Wake Coiny! is an interactive Scratch project by created Sleep Mast R, and published on November 8, 2013. In this project, the user is supposed to use ambient noises to wake Coiny up. There are three possible endings.
The project can be viewed through this link.
The project starts with Coiny sleeping in his bed in the morning, along with a light blue dynamic bar at the bottom. There is also the message "I have come with a simple task for you: Wake Coiny. His alarm clock is broken."
The blue bar indicates how close the user is to waking Coiny. When there is noise in the (IRL) room in which the project is playing, it increases, and when the room is quiet, it slowly goes down. When the blue bar reaches the right side of the screen, Coiny wakes up.
If you let Coiny sleep without doing anything for exactly two minutes, a bell toll will resound, along with Firey Speaker Box's devilish call, "HEY COINY, WAKE UP! COINY! COINY! COINY!"
Coiny then wakes up worried, and there is a message saying "Uh oh, Coiny just slept for way too long." When the user subsequently clicks "Next", there is a red ending screen saying "Sorry, you lose.
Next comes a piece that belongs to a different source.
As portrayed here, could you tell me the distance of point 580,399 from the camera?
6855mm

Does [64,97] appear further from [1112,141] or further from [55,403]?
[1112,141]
Hope you try better next time!"
If you let the blue bar fill to the right side, the screen says "Good morning, Coiny!" while Coiny wakes up, pulls the blanket off of him, then gets up and walks away. Then the screen says, "That was pretty strict. Now look, he forgot to make his bed. Do it for him ok?"
The user is then to click the bed, and then the blanket will be spread over neatly again, and the message will say "Excellent! That wasn't such a hard thing after all!" Then when the user clicks "Next", there is a yellow ending screen merely saying "Nice work!"
If you click on Coiny while he sleeps, a smug sound effect of being stroked can be heard. Upon clicking 7 times in 10 seconds, with at least one second between each pair of clicks, Coiny smiles, and the project zooms in onto him while saying "I never knew that you were so comforting!" The screen blurs.
After that, you are taken into Coiny's dream. The project questions why Nickel is present if he and Coiny had bad collisions in BFDIA, and then (when Nickel is clicked), it explains that Nickel is sleepy and the user needs to get him to bed so he can snooze.
When "Next" is clicked, a simple platformer is shown. The character (Nickel) has six lives, and must go right, while avoiding a green pole, and a sleeping Napkin on the ground. Then he will be on top of his bed, and the user must then press the down arrow key for him to sleep. If that is done successfully, the screen then says "Congratulations! Nickel is now sleeping safely."
When the user subsequently clicks "Next", the same situation of the bell toll, wake up call, and "uh oh" message from the Bad Ending occurs. But then clicking "Next" yields this good message on a green ending screen: "You did get Coiny into a bit of trouble, but I can't say that you lost because you were very experimental with Nickel. For this, I congratulate you. YOU WIN!"
If the user bumps into the green pole or Napkin, or presses the down arrow key before reaching the bed, a life will be lost. If all six lives are lost, the game ends with the message, "Sorry, you lose. Better luck next time!" (only in Coiny's dream, not the ambient game), and clicking "Next" will yield the same ending message mentioned in the previous paragraph.
- The pose of Coiny sleeping has been originally used in a fake BFDIA 6 on Sleep Mast R's channel.
- The sound effect when you stroke Coiny has later been reused in The Fate of April, when you stroke Aster the lemur.
- The animations of Coiny walking away, Nickel walking, Nickel moving his legs while jumping, and Napkin falling back asleep have actually been made in Anime Studio Pro 8, and then all the frames were separately rendered and put into the project.
- The pose of Nickel sleeping has been made by TheFroster, an old friend of Sleep Mast R's. (Apparently), this user has left all social media by now.
- Ever since Scratch updated its loudness meter, the game has been erroneously easy to beat (passively).
- The platformer is naive; when the up arrow key is pressed, Nickel glides up at a steady rate then down at a steady rate, even though he should have a constant downward acceleration (his y-position should be quadratic in time).